YOUR ASSIGNMENT
This exercise calls for the records to be repeated in full, exactly as written.
◇ ◇ ◇
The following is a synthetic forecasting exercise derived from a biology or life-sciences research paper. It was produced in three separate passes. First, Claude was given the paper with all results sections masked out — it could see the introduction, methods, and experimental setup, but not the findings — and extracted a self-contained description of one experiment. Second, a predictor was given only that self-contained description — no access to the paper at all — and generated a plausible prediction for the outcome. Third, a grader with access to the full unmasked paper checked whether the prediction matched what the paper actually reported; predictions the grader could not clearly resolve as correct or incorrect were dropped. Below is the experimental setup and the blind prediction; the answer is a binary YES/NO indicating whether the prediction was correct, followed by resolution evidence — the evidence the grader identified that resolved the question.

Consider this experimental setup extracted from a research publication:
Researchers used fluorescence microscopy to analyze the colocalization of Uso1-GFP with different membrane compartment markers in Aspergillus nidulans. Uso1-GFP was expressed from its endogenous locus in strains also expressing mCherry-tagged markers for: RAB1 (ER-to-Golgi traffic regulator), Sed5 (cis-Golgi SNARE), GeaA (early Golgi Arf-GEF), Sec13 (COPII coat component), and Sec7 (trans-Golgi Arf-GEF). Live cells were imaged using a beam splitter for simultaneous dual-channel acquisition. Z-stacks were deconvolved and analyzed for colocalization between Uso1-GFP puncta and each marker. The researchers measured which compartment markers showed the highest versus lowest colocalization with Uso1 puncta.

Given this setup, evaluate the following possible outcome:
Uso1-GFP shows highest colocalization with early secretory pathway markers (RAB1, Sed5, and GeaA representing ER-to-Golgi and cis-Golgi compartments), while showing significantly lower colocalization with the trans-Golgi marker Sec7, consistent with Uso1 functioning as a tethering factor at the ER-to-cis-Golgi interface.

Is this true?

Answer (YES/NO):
◇ ◇ ◇
ANSWER FOR THIS EXERCISE
The following is a synthetic forecasting exercise derived from a biology or life-sciences research paper. It was produced in three separate passes. First, Claude was given the paper with all results sections masked out — it could see the introduction, methods, and experimental setup, but not the findings — and extracted a self-contained description of one experiment. Second, a predictor was given only that self-contained description — no access to the paper at all — and generated a plausible prediction for the outcome. Third, a grader with access to the full unmasked paper checked whether the prediction matched what the paper actually reported; predictions the grader could not clearly resolve as correct or incorrect were dropped. Below is the experimental setup and the blind prediction; the answer is a binary YES/NO indicating whether the prediction was correct, followed by resolution evidence — the evidence the grader identified that resolved the question.

Consider this experimental setup extracted from a research publication:
Researchers used fluorescence microscopy to analyze the colocalization of Uso1-GFP with different membrane compartment markers in Aspergillus nidulans. Uso1-GFP was expressed from its endogenous locus in strains also expressing mCherry-tagged markers for: RAB1 (ER-to-Golgi traffic regulator), Sed5 (cis-Golgi SNARE), GeaA (early Golgi Arf-GEF), Sec13 (COPII coat component), and Sec7 (trans-Golgi Arf-GEF). Live cells were imaged using a beam splitter for simultaneous dual-channel acquisition. Z-stacks were deconvolved and analyzed for colocalization between Uso1-GFP puncta and each marker. The researchers measured which compartment markers showed the highest versus lowest colocalization with Uso1 puncta.

Given this setup, evaluate the following possible outcome:
Uso1-GFP shows highest colocalization with early secretory pathway markers (RAB1, Sed5, and GeaA representing ER-to-Golgi and cis-Golgi compartments), while showing significantly lower colocalization with the trans-Golgi marker Sec7, consistent with Uso1 functioning as a tethering factor at the ER-to-cis-Golgi interface.

Is this true?

Answer (YES/NO):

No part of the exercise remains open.